Task goal: Would you transcribe the records below from the line with "compactor storage system supplier" to the line with "日本製もっちもち炊飯土鍋の外蓋 中蓋が部品買いできる 豊富な品", ends included, exactly and with nothing more, leaving the pictures out?

Material provided:
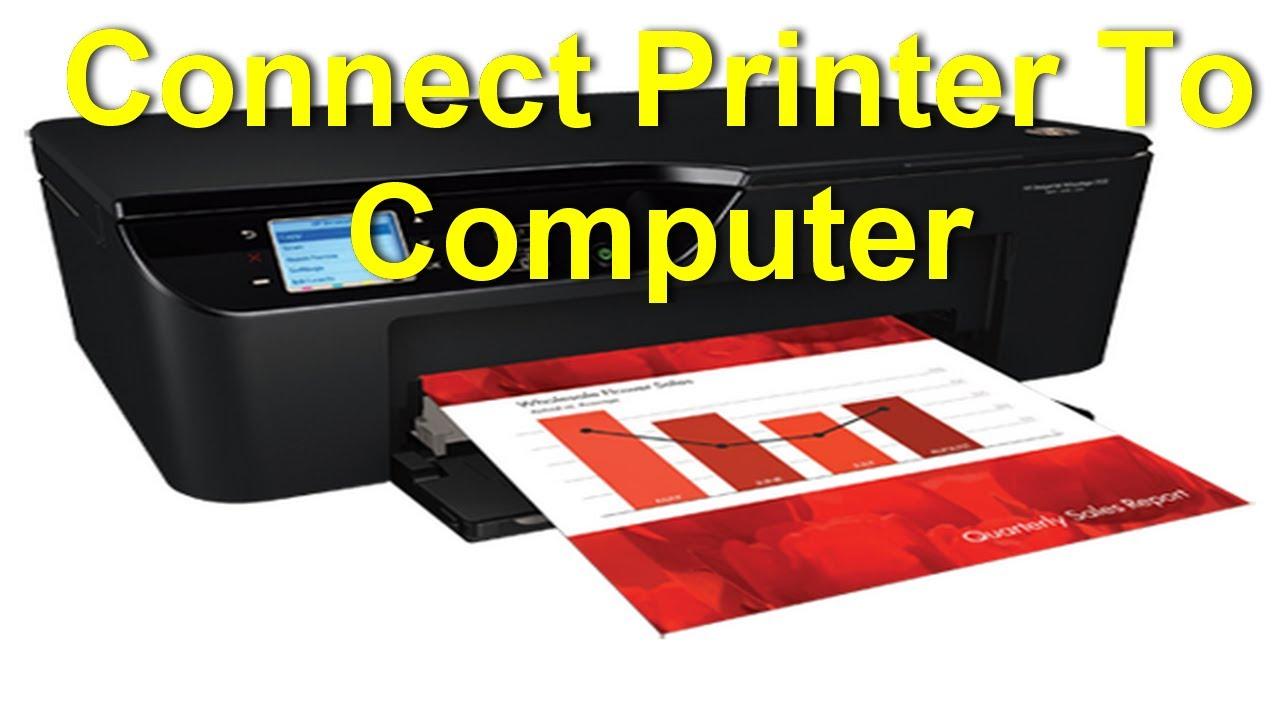 Hp Deskjet 3525 Printer Driver For Windows 7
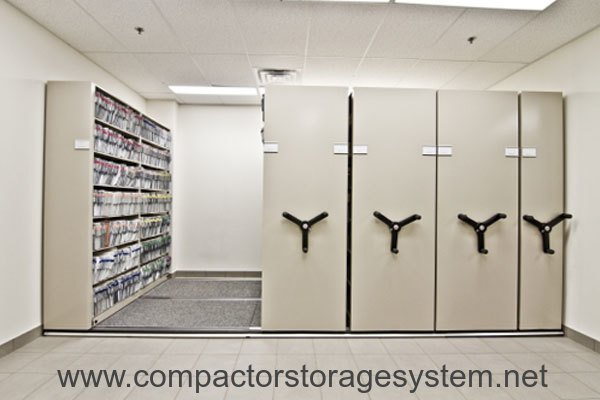 compactor storage system supplier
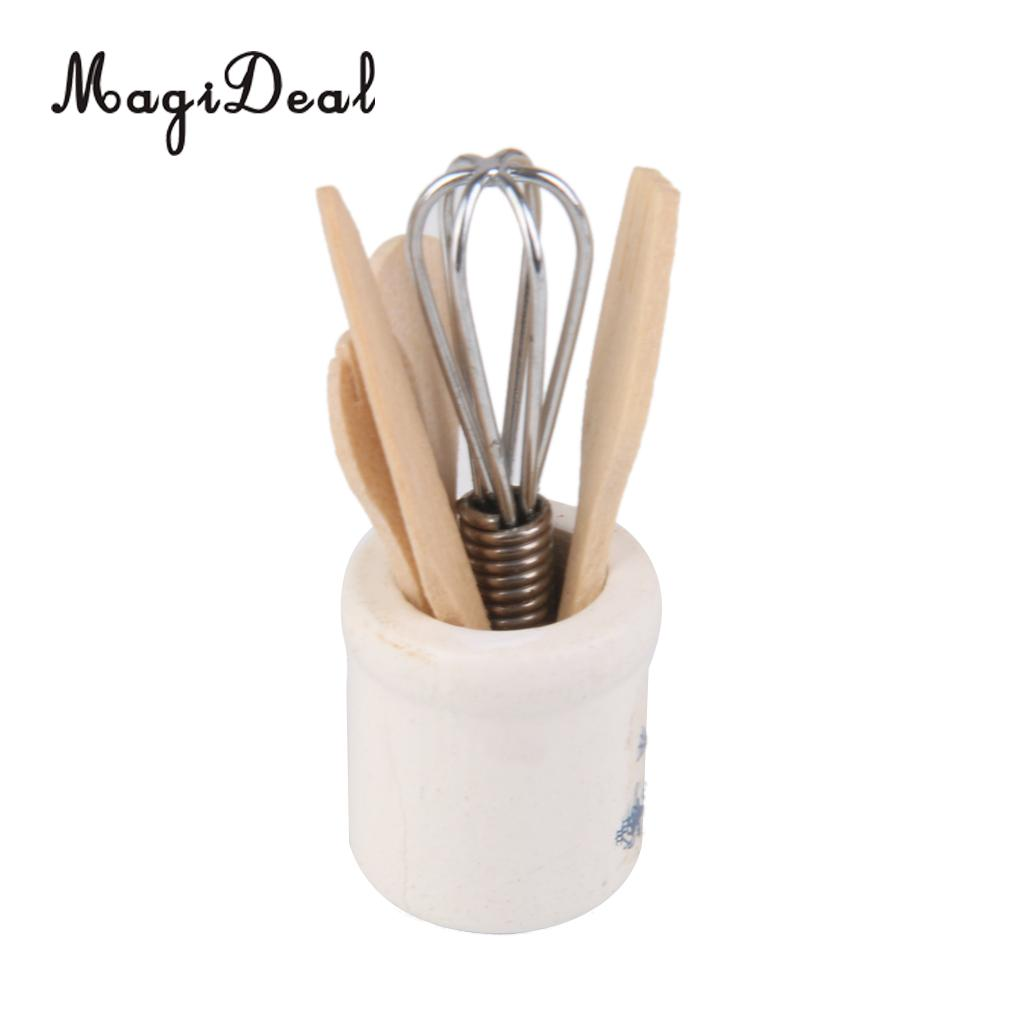1//12 Dollhouse Miniature Accessories Kitchenware Set with Eggbeater Spoon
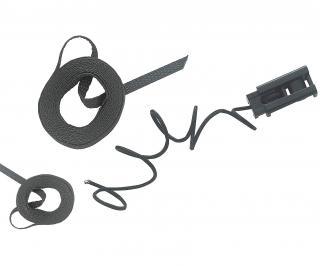 Páska a šňůrka k nůžkám UP84, UP86 a UPX86 Fiskars 1027526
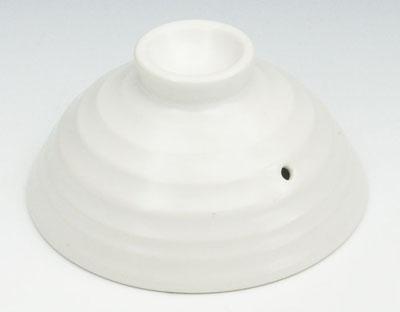 日本製もっちもち炊飯土鍋の外蓋 中蓋が部品買いできる 豊富な品 炊飯鍋の外蓋 16cm×8cm 35%OFF 3合もっちもち炊飯土鍋用 白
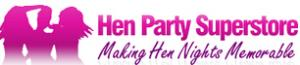 Hen Party Superstore promo code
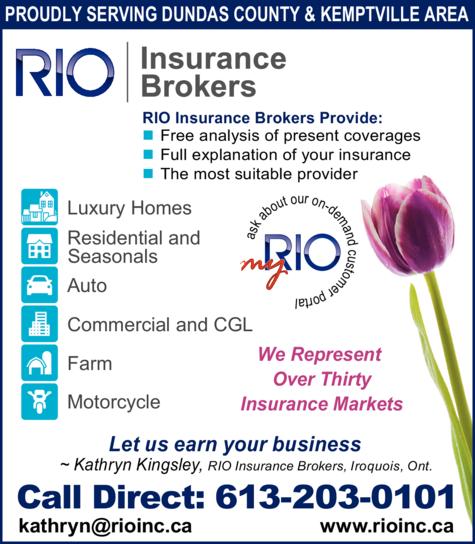 RIO Insurance Brokers Inc logo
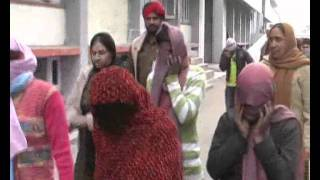 SEX RACKET CHOWK HAKIMA WALA  AMRITSAR  PART 1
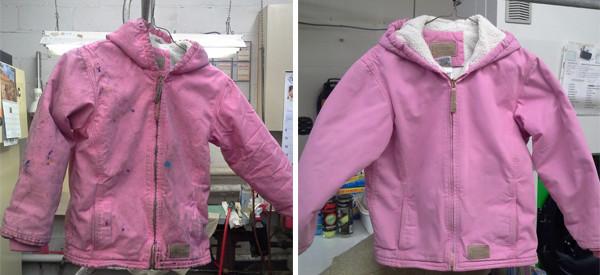 pink-jacket (fire-after).jpg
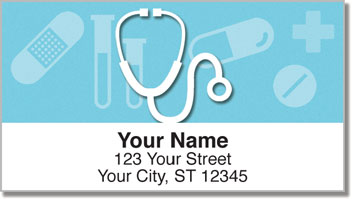 Medical Icon Address Labels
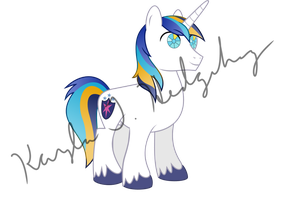 Crystal Empire Shining Armor by kaylathehedgehog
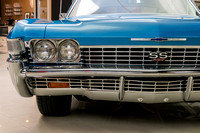 1968 Chevy Impala, Blue 7074 RS-18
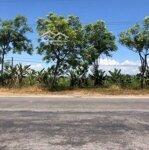 đất mặt tiền đường quang trung 165m2 giá đầu tư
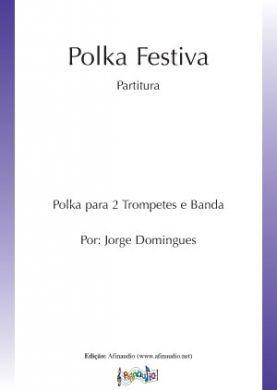 Polka Festiva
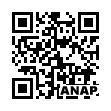 QRコード https://www.anapnet.com/item/254398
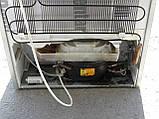 Холодильник BOSCH KIL38A50/01 (Код:1942) Состояние: Б/У, фото 9
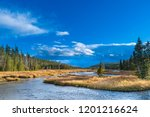 the snake river is a major... | Shutterstock . vector #1201216624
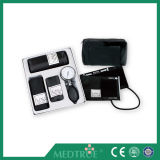 Ce/ISO Approved Medical Palm Type Aneroid Sphygmomanometer Gift Kit (MT01029301)
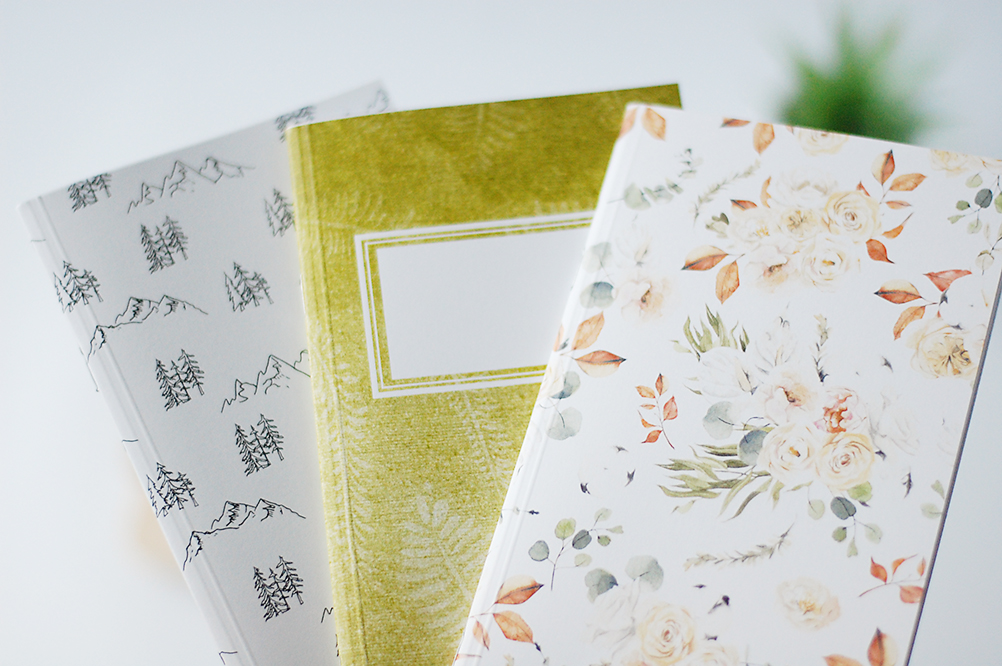 Gaia notebooks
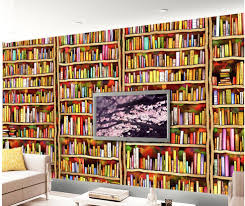 compare prices on bookshelves photos online shopping buy low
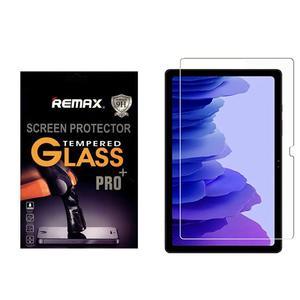 محافظ صفحه نمایش ریمکس مدل HM01 مناسب برای تبلت سامسونگ 10.4 Galaxy Tab A7 2020 / T505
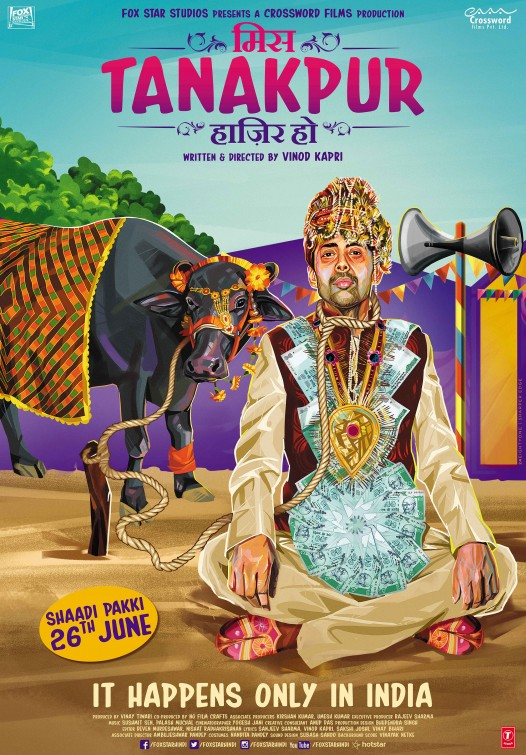 Miss Tanakpur Hazir Ho (2015) Hindi Movie DVDRip 720P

Exercise response:
 compactor storage system supplier
1//12 Dollhouse Miniature Accessories Kitchenware Set with Eggbeater Spoon
 Páska a šňůrka k nůžkám UP84, UP86 a UPX86 Fiskars 1027526
 日本製もっちもち炊飯土鍋の外蓋 中蓋が部品買いできる 豊富な品 炊飯鍋の外蓋 16cm×8cm 35%OFF 3合もっちもち炊飯土鍋用 白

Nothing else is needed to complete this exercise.